**Exercise:** Reproduce every one of the following rows word for word.

(Collection entries)
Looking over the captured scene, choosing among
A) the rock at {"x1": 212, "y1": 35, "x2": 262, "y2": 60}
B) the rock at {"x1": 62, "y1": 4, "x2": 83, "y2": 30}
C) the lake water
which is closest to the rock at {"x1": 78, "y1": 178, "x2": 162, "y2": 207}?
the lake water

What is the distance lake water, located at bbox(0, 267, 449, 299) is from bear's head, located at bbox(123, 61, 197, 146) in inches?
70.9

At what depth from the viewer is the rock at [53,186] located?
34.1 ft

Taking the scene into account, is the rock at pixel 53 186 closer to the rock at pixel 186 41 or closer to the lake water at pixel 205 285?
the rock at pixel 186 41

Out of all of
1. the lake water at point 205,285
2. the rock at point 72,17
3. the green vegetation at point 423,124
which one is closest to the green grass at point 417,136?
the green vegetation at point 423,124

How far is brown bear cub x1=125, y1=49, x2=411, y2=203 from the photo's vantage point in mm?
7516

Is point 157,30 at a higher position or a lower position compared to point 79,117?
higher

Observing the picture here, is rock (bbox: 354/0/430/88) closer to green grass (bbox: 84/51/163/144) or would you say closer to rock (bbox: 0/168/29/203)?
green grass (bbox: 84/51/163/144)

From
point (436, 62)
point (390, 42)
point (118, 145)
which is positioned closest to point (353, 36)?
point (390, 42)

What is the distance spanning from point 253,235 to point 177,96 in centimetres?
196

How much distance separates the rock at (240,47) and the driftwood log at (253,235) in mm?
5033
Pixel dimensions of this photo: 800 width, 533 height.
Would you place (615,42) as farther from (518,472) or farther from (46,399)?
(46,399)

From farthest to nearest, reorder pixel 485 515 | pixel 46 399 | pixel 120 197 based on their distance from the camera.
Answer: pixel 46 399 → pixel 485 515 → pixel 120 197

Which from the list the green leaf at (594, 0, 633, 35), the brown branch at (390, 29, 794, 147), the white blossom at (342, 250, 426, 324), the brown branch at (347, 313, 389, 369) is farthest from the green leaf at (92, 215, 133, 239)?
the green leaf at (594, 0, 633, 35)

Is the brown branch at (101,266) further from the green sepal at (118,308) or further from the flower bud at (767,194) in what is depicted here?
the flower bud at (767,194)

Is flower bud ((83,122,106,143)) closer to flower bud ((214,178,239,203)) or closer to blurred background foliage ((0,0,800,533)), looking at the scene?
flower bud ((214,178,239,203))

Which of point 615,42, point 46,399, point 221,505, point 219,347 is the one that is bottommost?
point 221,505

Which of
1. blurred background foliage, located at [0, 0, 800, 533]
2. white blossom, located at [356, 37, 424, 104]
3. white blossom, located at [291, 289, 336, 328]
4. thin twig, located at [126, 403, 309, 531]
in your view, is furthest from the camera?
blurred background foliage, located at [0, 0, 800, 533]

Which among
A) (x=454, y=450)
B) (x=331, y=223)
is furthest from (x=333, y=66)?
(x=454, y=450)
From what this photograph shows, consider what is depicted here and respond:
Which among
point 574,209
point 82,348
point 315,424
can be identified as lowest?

**Worked answer:**
Looking over the captured scene, choosing among
A) the rock at {"x1": 212, "y1": 35, "x2": 262, "y2": 60}
B) the rock at {"x1": 62, "y1": 4, "x2": 83, "y2": 30}
C) the lake water
which is closest to the rock at {"x1": 78, "y1": 178, "x2": 162, "y2": 207}?
the lake water

What is the distance lake water, located at bbox(0, 267, 449, 299) is from bear's head, located at bbox(123, 61, 197, 146) in inches?
70.9

At what depth from the viewer is the rock at [53,186] located?
34.1 ft

Taking the scene into account, is the rock at pixel 53 186 closer to the rock at pixel 186 41 or closer to the lake water at pixel 205 285?
the rock at pixel 186 41

Out of all of
1. the lake water at point 205,285
2. the rock at point 72,17
3. the green vegetation at point 423,124
which one is closest to the green grass at point 417,136?
the green vegetation at point 423,124

How far is brown bear cub x1=125, y1=49, x2=411, y2=203 from the photo's vantage point in mm?
7516

Is point 157,30 at a higher position or a lower position compared to point 79,117?
higher

Observing the picture here, is rock (bbox: 354/0/430/88) closer to green grass (bbox: 84/51/163/144) or would you say closer to rock (bbox: 0/168/29/203)?
green grass (bbox: 84/51/163/144)

From
point (436, 62)
point (390, 42)
point (118, 145)
which is positioned closest to point (353, 36)?
point (390, 42)

What is the distance spanning from point 253,235 to point 177,96 in centimetres?
196

How much distance separates the rock at (240,47) and the driftwood log at (253,235) in mm?
5033
Pixel dimensions of this photo: 800 width, 533 height.
Would you place (615,42) as farther from (518,472) or farther from (46,399)?
(46,399)

From farthest to nearest, reorder pixel 485 515 | pixel 46 399 | pixel 120 197 based on their distance from the camera.
Answer: pixel 46 399 → pixel 485 515 → pixel 120 197

Which from the list the green leaf at (594, 0, 633, 35), the brown branch at (390, 29, 794, 147), the white blossom at (342, 250, 426, 324), the brown branch at (347, 313, 389, 369) is farthest from the green leaf at (92, 215, 133, 239)?
the green leaf at (594, 0, 633, 35)

Is the brown branch at (101,266) further from the green sepal at (118,308) or further from the flower bud at (767,194) in what is depicted here?
the flower bud at (767,194)

Is flower bud ((83,122,106,143)) closer to flower bud ((214,178,239,203)) or closer to blurred background foliage ((0,0,800,533)), looking at the scene?
flower bud ((214,178,239,203))

Which of point 615,42, point 46,399, point 221,505, point 219,347 is the one that is bottommost?
point 221,505

Which of
1. blurred background foliage, located at [0, 0, 800, 533]
2. white blossom, located at [356, 37, 424, 104]
3. white blossom, located at [291, 289, 336, 328]
4. thin twig, located at [126, 403, 309, 531]
in your view, is furthest from the camera?
blurred background foliage, located at [0, 0, 800, 533]

Which among
A) (x=454, y=450)
B) (x=331, y=223)
is furthest from (x=333, y=66)?
(x=454, y=450)
From what this photograph shows, consider what is depicted here and respond:
Which among
point 574,209
point 82,348
point 315,424
can be identified as lowest?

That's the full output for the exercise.